The resurgence of reman


Cost conscious fleets have turned to remanufactured parts for years, and lines of customers are getting longer. Very few aftermarket segments have a head of steam like reman parts.

Recent movement in Washington may actually have a positive impact on trucking for once, specifically manufacturers of reman components.

U.S. Reps. Gary Peters (D-Mich.) and James Lankford (R-Okla.) have introduced the Federal Vehicle Repair Cost Savings Act of 2014 (H.R. 4056), which encourages civilian federal fleet managers to use remanufactured parts when maintaining the fleet, noting the environmental, economic and product performance benefits associated with their usage.

Motor & Equipment Remanufacturers Association (MERA), a division of Motor & Equipment Manufacturers Association (MEMA), has thrown its support behind the bill.

Citing a March 2013 Government Accountability Office report, MEMA says there are approximately 588,000 vehicles in the civilian federal fleet. H.R. 4056 encourages the use of remanufactured parts in maintaining the fleet, thereby realizing the economic cost savings while preserving quality and performance.

“In a 2012 report from the U.S. International Trade Commission, the United States is the world’s largest producer, consumer and exporter of remanufactured goods,” says Steve Handschuh, president and CEO, MEMA, who adds the industry supports more than 180,000 hard working men and women in the U.S.
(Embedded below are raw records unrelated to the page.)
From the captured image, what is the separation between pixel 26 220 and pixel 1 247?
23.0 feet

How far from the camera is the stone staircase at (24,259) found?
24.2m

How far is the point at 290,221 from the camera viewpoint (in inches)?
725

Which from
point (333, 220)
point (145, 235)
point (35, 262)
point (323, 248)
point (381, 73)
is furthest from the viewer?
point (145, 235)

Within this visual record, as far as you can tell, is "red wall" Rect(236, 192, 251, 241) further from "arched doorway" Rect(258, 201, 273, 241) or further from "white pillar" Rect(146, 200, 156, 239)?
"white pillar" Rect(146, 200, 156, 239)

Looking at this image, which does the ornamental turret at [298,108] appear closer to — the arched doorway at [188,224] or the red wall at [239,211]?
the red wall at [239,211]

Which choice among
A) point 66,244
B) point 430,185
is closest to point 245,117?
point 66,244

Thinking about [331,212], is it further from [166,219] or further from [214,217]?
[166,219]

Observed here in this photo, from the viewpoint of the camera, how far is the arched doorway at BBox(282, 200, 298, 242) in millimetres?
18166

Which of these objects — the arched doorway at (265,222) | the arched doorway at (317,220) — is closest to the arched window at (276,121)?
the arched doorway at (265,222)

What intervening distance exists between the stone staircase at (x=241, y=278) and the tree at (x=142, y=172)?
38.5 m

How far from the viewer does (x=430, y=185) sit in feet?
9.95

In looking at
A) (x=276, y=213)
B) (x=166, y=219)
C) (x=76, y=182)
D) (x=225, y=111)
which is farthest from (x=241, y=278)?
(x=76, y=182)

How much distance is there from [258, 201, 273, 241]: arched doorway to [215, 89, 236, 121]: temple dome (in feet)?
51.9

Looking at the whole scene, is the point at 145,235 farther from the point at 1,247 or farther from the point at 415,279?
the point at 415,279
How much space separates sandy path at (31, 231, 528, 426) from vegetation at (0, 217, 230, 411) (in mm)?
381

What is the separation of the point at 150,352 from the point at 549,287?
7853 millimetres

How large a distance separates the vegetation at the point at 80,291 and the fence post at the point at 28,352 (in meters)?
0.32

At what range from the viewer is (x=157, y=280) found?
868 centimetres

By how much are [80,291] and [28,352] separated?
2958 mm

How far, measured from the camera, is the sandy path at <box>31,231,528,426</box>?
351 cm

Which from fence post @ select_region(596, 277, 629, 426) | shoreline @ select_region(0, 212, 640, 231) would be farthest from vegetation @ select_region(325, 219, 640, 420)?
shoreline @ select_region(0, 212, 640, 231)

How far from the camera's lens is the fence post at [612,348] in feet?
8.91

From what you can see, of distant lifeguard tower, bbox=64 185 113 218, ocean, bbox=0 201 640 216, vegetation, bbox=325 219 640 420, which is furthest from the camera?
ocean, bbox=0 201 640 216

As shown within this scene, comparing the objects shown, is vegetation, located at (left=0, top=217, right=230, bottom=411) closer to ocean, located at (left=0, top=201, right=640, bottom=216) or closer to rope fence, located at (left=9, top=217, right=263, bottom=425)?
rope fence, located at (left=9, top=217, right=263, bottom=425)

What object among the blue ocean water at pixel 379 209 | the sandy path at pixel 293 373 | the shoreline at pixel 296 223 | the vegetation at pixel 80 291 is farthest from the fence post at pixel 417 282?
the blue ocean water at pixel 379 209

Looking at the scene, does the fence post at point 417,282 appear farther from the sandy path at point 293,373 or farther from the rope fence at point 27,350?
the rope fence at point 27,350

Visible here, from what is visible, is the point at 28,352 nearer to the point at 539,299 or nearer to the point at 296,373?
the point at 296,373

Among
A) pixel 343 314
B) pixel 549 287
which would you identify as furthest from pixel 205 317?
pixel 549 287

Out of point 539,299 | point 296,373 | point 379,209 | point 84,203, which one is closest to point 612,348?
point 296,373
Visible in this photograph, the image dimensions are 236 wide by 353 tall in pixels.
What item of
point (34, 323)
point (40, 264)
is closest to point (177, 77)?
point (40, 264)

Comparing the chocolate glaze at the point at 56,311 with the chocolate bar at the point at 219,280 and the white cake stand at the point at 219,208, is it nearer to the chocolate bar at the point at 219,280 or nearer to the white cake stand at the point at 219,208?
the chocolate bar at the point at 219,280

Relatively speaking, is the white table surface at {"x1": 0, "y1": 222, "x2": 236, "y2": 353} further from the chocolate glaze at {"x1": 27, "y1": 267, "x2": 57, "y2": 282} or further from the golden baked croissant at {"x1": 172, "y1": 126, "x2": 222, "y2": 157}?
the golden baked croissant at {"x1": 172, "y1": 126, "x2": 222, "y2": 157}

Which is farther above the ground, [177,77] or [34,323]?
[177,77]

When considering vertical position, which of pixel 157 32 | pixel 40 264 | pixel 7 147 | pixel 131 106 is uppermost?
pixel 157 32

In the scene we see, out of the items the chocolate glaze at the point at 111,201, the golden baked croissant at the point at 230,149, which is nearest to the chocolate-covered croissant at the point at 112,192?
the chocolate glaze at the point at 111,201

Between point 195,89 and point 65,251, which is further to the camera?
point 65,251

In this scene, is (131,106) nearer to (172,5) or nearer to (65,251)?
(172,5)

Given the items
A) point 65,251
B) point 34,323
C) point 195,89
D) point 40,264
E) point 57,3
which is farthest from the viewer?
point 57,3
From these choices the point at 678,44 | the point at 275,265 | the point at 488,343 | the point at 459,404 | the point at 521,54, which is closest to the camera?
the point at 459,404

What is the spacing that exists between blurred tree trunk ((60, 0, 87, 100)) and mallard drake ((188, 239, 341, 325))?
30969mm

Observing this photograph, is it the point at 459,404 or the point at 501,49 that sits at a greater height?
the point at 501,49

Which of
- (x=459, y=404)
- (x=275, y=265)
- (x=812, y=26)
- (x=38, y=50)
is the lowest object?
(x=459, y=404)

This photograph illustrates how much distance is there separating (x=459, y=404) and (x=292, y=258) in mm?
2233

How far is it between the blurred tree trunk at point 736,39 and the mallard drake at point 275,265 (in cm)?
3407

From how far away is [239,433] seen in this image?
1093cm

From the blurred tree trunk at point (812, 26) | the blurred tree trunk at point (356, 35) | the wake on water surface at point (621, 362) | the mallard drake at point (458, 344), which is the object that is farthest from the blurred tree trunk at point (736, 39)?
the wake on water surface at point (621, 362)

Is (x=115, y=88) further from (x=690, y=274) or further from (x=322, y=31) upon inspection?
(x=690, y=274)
And they’re finding more support at parts counters than ever before.

According to a recent Frost & Sullivan report, over the next five years fleet managers are expected to spend a record amount of dollars on remanufactured components, along with buying fewer parts thanks to improved quality.

The study suggests the entry of advanced Class 6-8 powertrain systems that comply with new emission regulations will drive revenues to record heights for the North American remanufactured replacement components market through 2020.
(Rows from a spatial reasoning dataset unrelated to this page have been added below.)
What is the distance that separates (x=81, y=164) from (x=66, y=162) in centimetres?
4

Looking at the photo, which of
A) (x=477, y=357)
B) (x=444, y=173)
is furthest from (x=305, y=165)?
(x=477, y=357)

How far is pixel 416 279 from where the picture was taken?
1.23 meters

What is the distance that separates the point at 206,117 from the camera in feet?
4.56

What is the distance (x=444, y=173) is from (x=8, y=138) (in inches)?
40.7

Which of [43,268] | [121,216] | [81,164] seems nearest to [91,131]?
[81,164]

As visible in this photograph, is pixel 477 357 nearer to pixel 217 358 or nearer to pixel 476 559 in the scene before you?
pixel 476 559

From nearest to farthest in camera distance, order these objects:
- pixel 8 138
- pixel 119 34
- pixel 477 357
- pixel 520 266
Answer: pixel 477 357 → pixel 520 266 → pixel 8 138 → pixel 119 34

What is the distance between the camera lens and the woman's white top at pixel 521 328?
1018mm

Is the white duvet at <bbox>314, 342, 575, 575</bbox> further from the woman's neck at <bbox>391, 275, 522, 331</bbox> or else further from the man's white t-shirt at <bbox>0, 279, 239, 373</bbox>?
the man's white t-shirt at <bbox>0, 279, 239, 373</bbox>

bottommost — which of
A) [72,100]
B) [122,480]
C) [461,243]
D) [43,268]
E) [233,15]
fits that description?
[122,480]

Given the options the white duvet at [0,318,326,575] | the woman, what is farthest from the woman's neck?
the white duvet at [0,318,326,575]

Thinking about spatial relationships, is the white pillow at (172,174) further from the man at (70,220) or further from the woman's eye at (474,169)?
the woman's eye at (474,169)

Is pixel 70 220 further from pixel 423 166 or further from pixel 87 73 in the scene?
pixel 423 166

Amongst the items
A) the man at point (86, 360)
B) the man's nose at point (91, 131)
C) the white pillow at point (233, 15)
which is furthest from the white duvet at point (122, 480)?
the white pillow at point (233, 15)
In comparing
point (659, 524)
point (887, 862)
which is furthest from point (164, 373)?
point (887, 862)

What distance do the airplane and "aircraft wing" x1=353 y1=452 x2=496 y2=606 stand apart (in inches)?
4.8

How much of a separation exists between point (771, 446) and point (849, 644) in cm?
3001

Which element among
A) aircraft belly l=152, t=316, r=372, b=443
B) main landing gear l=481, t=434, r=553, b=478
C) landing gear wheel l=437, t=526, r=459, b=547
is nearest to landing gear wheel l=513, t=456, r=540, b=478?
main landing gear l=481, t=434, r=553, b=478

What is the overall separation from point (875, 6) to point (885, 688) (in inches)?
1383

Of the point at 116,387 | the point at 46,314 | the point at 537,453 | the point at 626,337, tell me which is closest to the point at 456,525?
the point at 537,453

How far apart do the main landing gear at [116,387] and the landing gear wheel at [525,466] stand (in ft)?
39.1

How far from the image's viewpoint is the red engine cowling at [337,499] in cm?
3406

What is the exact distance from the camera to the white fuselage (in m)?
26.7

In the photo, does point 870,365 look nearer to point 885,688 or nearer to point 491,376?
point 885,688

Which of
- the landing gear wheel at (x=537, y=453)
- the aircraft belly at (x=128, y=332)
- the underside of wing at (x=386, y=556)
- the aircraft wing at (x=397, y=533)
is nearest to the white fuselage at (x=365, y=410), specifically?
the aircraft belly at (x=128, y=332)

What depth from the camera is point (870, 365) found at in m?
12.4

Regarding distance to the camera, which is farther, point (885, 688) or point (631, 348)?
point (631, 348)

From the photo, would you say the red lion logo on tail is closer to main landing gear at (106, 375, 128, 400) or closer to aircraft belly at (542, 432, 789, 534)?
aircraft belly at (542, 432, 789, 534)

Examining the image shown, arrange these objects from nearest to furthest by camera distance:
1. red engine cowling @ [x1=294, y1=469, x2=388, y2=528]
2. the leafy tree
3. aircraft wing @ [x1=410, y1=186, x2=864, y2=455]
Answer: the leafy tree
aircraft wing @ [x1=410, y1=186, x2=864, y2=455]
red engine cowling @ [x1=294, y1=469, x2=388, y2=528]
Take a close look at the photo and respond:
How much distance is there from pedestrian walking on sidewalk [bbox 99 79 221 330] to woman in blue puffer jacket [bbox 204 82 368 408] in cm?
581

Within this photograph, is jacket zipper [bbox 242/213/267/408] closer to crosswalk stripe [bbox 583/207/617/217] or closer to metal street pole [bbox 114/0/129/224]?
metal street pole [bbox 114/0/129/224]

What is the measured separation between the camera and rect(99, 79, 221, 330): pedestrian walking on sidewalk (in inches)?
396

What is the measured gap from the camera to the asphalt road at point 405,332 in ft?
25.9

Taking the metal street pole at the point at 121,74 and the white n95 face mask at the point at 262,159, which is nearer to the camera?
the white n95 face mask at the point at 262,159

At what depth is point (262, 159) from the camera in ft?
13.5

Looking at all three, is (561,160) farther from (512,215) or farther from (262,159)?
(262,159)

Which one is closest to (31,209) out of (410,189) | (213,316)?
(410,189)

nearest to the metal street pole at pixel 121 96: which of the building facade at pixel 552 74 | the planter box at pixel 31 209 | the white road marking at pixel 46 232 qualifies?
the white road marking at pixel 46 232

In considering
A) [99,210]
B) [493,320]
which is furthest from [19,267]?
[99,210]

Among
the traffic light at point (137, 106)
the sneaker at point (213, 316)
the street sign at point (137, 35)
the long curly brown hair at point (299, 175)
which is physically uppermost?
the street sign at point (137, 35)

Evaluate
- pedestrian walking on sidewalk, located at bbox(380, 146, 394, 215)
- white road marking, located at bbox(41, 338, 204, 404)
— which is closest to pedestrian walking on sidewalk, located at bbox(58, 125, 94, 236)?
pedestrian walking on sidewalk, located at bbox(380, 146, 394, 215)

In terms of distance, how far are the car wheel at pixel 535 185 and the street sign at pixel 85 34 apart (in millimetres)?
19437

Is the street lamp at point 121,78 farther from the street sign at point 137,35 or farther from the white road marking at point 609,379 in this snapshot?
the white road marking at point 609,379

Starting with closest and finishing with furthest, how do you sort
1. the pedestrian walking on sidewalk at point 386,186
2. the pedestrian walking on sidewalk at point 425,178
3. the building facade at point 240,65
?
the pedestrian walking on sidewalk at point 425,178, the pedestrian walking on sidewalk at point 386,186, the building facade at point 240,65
“The enhanced reliability and availability of remanufactured components means that these products will continue to thrive in the face of stiff competition from new, non-original replacement parts,” says Frost & Sullivan Automotive and Transportation Research Analyst Anuj Monga.

But increased quality has become a double-edged sword in the marketplace. Unit shipments of remanufactured engines, transmissions, and clutches are expected to decline because of improving original equipment quality and increasing competition from new replacement parts.

The addition of newer and refined components to the powertrain system could still pose a challenge, as the lack of cores will lead to the use of newer parts in component assemblies, thereby escalating final costs.

North American parts buyers are expected to see an increase in unit pricing from 1.5 percent to 5.5 percent per year.

Partnerships are also expected to form in the trenches where OEMs and remanufacturing suppliers used to do battle. The study says partnerships with OEMs will be vital for remanufacturers of enhanced powertrain components to not only access key proprietary information, but also capitalize on the installed base of different OEMs.

Remanufactured parts have long crawled from the shadows of the junkyard and have firmly entrenched themselves as reliable replacement components.